Although the episode is now little more than a historical footnote, the situation that July was grave. Eisenhower instructed the chairman of the Joint Chiefs of Staff, Nathan Twining, to be prepared to employ “whatever means necessary” to ensure a favorable outcome to the crisis — and according to Riedel, that included preparing nuclear weapons for deployment.
The United States’ adversaries read the situation correctly: Chinese newspaper PLA cautioned that “the U.S. openly threatened to carry out atomic warfare in Lebanon,” while Soviet Premier Nikita Khrushchev declined a call for aid from anti-government factions because the Soviet Union was “not ready for World War III.”
The U.S. military presence in Lebanon lasted only three months. Nevertheless, the precedent had been set: The United States would use its military might in the Middle East when it saw fit — despite questions about the legality, both at home and abroad. Lebanese parliament Speaker Adel Osseiran called it “an act of aggression,” and several U.S. congressmen concluded that it was a “tragic historic mistake” to intervene against the wishes of many Lebanese. To them, assuming the role of “global policeman” repeated the imperialist mistakes of Britain and France, both despised entities in the region. But these policymakers were in the minority.
The United States had charted a path of military intervention.
And while the specific origin and outcome of today’s situation in Afghanistan are vastly different — the decision to invade the Central Asian country was directly tied to 9/11 and the Taliban harboring al-Qaeda — Washington’s long-term agenda is surprisingly similar to that of 60 years ago. In each case, the United States installed a corrupt, pro-Western regime before abandoning its support when the cost was deemed to outweigh the benefit. In practice, just as the decision to enter was regarded as a unilateral right by the United States, articulated in policy like the Eisenhower doctrine, so was the decision to withdraw — even if that left Afghanistan to the brutal Taliban. The decisions make painfully clear that in this American calculus, it is not the integrity and safety of the nations’ citizens that is paramount, no matter how noble or lofty documents such as the Eisenhower doctrine frame the U.S. interest in intervention.
Meanwhile, back in Lebanon, in the place where the story of U.S. military intervention in the Middle East and Central Asia started, the contours of a new geopolitical stalemate are becoming visible.

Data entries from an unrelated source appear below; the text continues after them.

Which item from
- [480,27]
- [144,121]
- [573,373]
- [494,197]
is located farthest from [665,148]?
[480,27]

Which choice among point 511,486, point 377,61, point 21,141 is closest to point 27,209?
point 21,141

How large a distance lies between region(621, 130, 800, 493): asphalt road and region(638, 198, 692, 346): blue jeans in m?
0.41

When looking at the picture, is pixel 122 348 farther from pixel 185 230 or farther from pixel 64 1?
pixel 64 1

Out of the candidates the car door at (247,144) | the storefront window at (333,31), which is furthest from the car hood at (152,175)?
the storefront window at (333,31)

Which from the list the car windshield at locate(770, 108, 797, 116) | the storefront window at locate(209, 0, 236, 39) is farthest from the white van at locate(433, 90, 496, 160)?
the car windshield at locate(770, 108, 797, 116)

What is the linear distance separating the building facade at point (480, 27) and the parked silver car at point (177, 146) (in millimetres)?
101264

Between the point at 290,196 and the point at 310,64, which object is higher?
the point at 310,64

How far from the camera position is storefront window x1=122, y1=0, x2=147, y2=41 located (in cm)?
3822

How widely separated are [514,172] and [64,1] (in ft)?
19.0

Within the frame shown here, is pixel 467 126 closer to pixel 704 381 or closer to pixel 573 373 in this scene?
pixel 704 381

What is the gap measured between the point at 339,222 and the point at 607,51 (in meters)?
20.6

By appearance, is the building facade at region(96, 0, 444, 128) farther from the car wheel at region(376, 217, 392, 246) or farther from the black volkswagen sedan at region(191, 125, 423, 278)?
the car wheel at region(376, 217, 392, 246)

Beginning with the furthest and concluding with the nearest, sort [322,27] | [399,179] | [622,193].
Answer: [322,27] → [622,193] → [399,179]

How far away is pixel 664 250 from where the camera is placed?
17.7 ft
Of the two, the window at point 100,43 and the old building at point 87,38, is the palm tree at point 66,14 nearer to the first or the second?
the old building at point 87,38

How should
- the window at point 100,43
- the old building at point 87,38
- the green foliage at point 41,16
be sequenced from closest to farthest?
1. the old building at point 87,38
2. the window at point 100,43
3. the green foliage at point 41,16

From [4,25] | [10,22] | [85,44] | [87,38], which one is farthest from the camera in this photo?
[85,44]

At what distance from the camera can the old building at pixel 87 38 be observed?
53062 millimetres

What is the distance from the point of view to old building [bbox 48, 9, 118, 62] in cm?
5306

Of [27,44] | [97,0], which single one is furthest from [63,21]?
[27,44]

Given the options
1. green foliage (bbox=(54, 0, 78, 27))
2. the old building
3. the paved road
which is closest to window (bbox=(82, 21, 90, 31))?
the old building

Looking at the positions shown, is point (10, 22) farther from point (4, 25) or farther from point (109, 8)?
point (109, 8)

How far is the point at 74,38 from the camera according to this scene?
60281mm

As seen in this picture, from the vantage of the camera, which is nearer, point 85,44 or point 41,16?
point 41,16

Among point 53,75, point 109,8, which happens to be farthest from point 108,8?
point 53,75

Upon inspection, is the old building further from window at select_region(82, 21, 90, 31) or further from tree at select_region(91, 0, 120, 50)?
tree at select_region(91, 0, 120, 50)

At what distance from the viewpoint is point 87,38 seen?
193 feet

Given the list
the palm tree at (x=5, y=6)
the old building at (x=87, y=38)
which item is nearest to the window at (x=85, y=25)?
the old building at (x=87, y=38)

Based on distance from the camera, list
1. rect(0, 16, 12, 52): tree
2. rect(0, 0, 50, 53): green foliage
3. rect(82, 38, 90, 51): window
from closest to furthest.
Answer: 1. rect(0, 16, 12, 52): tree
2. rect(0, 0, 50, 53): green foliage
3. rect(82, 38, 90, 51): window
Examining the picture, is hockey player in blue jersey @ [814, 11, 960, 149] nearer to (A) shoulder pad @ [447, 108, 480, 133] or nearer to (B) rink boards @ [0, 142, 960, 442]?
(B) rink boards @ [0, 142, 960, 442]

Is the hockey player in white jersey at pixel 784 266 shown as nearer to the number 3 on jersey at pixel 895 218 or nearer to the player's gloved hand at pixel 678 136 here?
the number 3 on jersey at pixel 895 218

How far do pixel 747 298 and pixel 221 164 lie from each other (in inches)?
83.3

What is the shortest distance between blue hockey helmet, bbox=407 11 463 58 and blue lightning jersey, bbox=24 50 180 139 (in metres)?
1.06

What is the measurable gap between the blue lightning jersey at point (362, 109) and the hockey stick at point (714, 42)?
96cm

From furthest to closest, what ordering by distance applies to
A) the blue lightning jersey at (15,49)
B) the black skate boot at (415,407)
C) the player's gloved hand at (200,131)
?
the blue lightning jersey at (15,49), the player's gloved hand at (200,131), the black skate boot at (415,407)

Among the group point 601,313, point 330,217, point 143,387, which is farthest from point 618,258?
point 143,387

The economy has collapsed, giving way to hyperinflation. All essential infrastructure is in decay: Last week, the American University of Beirut — chartered in New York — announced that its medical center could not sustain operations amid a crippling fuel crisis. And again, a proxy war is taking place. After Hezbollah announced on Aug. 19 that Iran was sending tankers full of diesel, the U.S. ambassador swiftly responded that the United States was working to secure electricity for Lebanon via Jordan.
In the Middle East, geopolitical history continues to repeat itself, and it is civilians who continue to pay the price.